Take a stroll through your local grocery store and you’ll see that cranberries come in many forms including juice, concentrate, raw berries and, now, in the form of cranberry supplements. Not everyone is a fan of the tart taste of cranberries, but most people are interested in reaping the health benefits said to be induced by consuming the fruit in any of its forms. Hence, the cranberry supplement is available. Before you stock up on the supplements, know that the cranberry isn’t a magical fruit. The claims made on its behalf aren’t supported by enough scientific evidence yet.

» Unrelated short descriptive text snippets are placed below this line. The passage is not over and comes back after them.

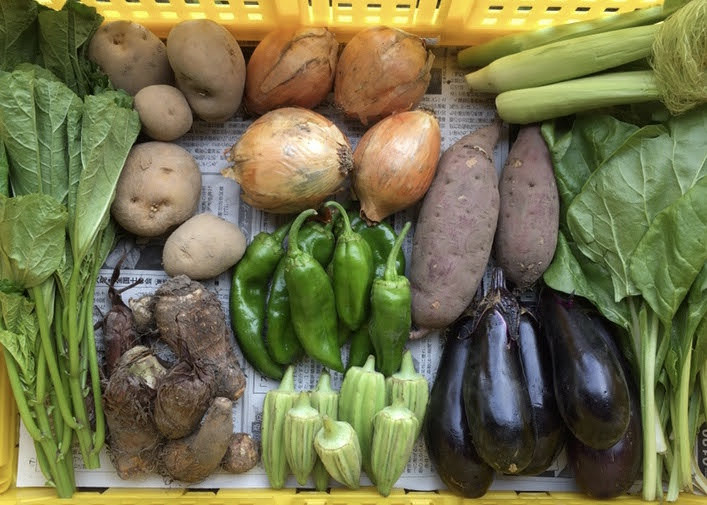 8 different sorts of vegetables in a box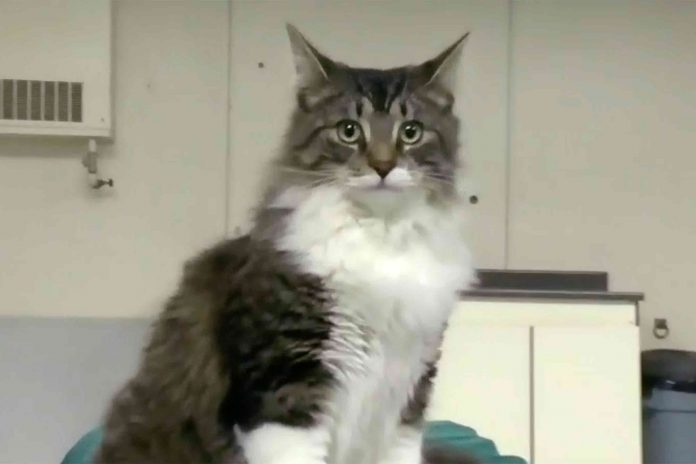 Cat accidentally shipped 700 miles, reunited with family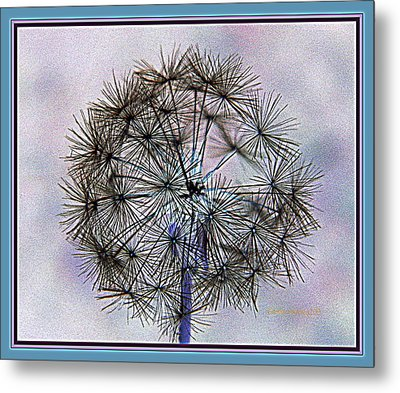 Metal Print featuring the photograph Dandelion Blue And Purple by Kathy Barney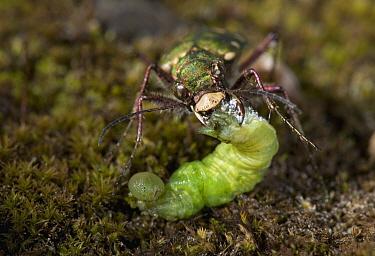 Green Tiger Beetle (Cicindela campestris) feeding on prey, England  -  Stephen Dalton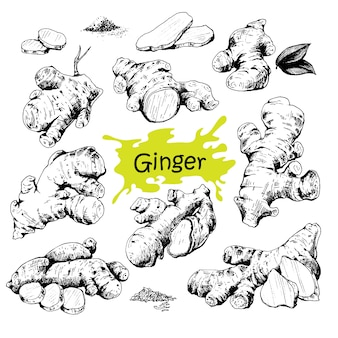 Hand drawn ginger set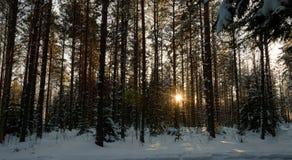 Лес захода солнца зимы Skandinavien Стоковое Изображение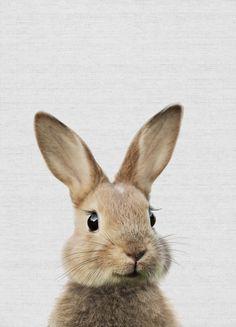 Baby Room Art, Nursery Wall Art, Nursery Decor, Room Decor, Woodland Animal Nursery, Woodland Animals, Baby Animals, Cute Animals, Rabbit Art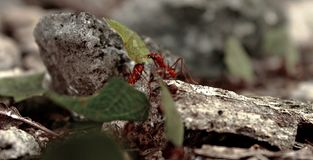 Leafcutter ants working hard at forest stock photography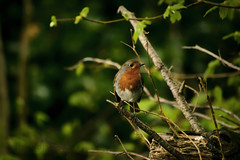Robin (Erithacus rubecula) (Mark Photography 2017) Tags: angle animal animalia background beast bird birding birdwatching blurred body bokeh branch chats close closeup composition crafts detail earth effect erithacus european exterior feather flycatchers focus forest format formation frame framing freeze front geological hobbies horizontal interests land landscape leaf life light motion natural nature old orientation outdoor passeriformes photo photography plant profile robin rubecula setting shadow style tree trunk up vegetation view wild wildlife woods woodslands worldartscraftsphotographysettingexterioroutdoorphotogenrestyletypewildlifenatureorientationlandscapemotionfreezeframelightingnaturallightframingcompositiondetailcloseupcloseupformathorizontalfocusbackgroundblurredeffectsh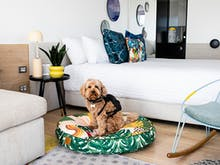 Here's Where To Find The Best Pet-Friendly Accommodation In Australia
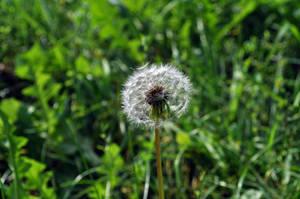 Flowers - Dandelion 02 by parsek76
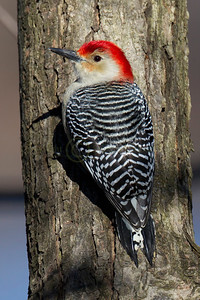 121585 Red Bellied Woodpecker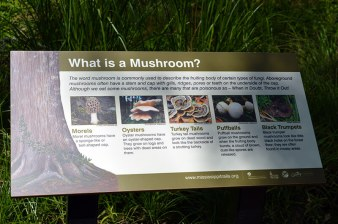 What is a Mushroom sign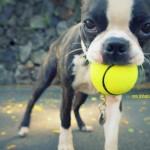 My Bestie: Chewy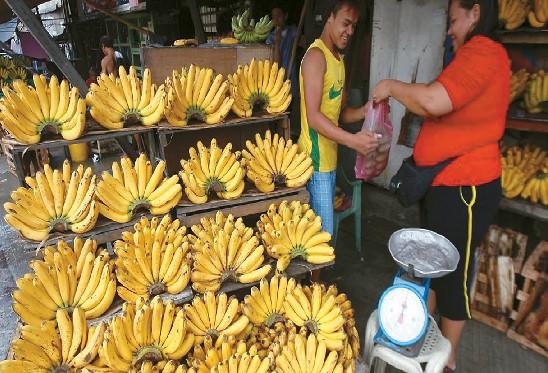 필리핀 바나나.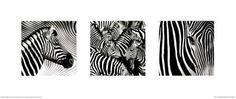 Zebras são uma ótima opção para um ambiente que precise da fase Água: listras sinuosas pretas. Se você acrescentar uma moldura preta, fica ainda melhor. E estão em promoção no site da Allposters - www.alinemendes.com.br Zebras, Feng Shui, Wall Art Prints, Poster Prints, Frames For Canvas Paintings, Affordable Wall Art, Cool Posters, Triptych, Custom Framing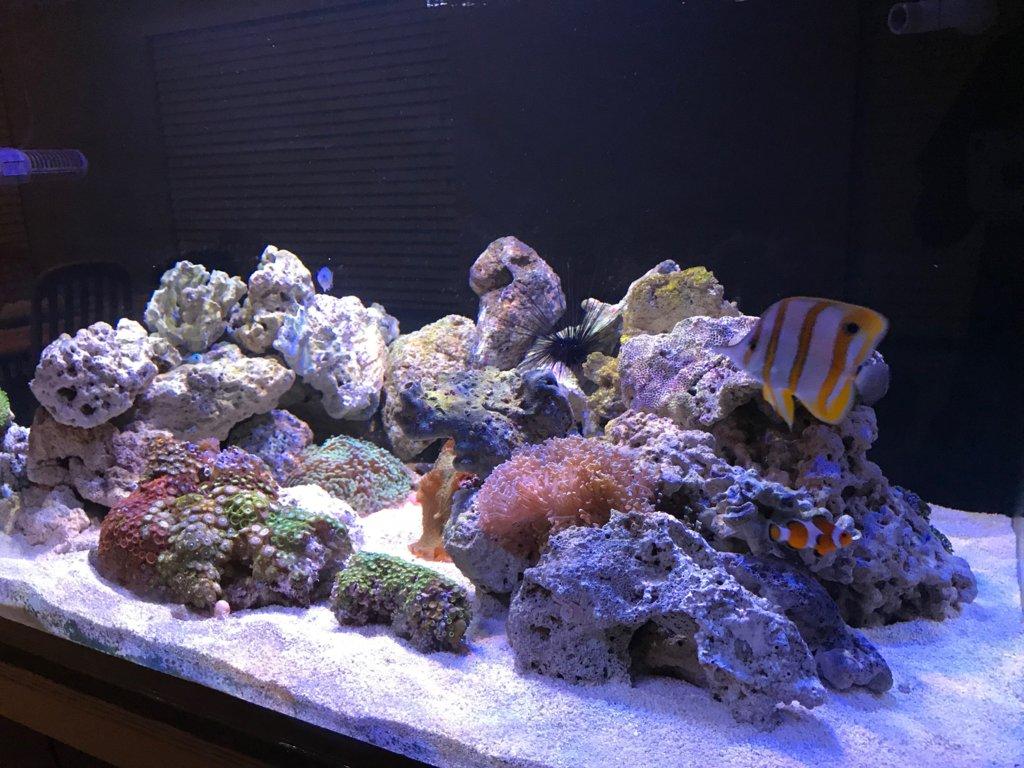 Traut's reef.jpg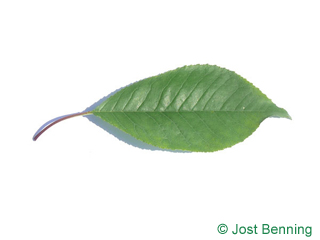 The ovoïde leaf of Fire Cherry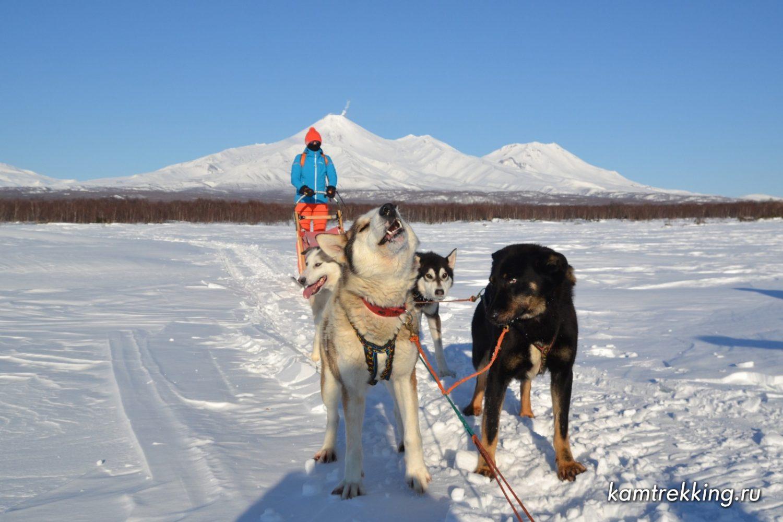 Туры на Камчатку, катание на собачьих упряжках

What Can the Cranberry Do for You?
Cranberries are said to help prevent inflammation, urinary tract infections, cancer, kidney stones and plaque, among other ailments. The active ingredients in cranberries include proanthocyanidins–chemical compounds that appear to be able to decrease bacterial attachment to certain cells in the bladder. It makes sense, then, to consume cranberries in some form to aid in bladder health and overall functioning. But that’s not all! It’s also said that cranberries’ power to prevent bacteria from adhering to the walls of the urinary tract translates over to your mouth–cranberries are said to prevent plaque from clinging to the teeth and gums. Cranberry supplements are the natural option for anyone who is diabetic, as cranberries are high in sugar (the juice forms even more so) and supplements don’t contain any sugar or additives.
Don’t Load Up Yet!
Before you make a bee line to your neighborhood grocery or health food store to load up on cranberry supplements, know that all the claims made for cranberries haven’t been substantiated yet by hard scientific evidence. The most promising health benefit linked to cranberries, as supported by scientific studies, is its ability to prevent an H. pylori infection, which causes gastrointestinal ulcers and dental plaque. Taking a cranberry supplement may help prevent this infection. Scientific evidence is weak or lacking on most other claims including cranberry’s power to prevent cancer, kidney stones, improve memory and work as a powerful antioxidant. In most cases, some research has been done in these areas, but it’s inconclusive due to the lack of reliable human studies.
Want to Know More?
As a general rule, don’t believe what the whole foods web pages and supplement packages tell you. They’re trying to sell you something, not give straight-forward scientific and factual information. At the same time, no major side effects are known to occur by taking cranberry supplements.
Cranberries are easily part of a well-balanced diet. If you dislike the taste or are diabetic (or simply watching your sugar intake), consider taking a cranberry supplement. As always, talking to your doctor about the necessity of taking a supplement is always the safest thing to do.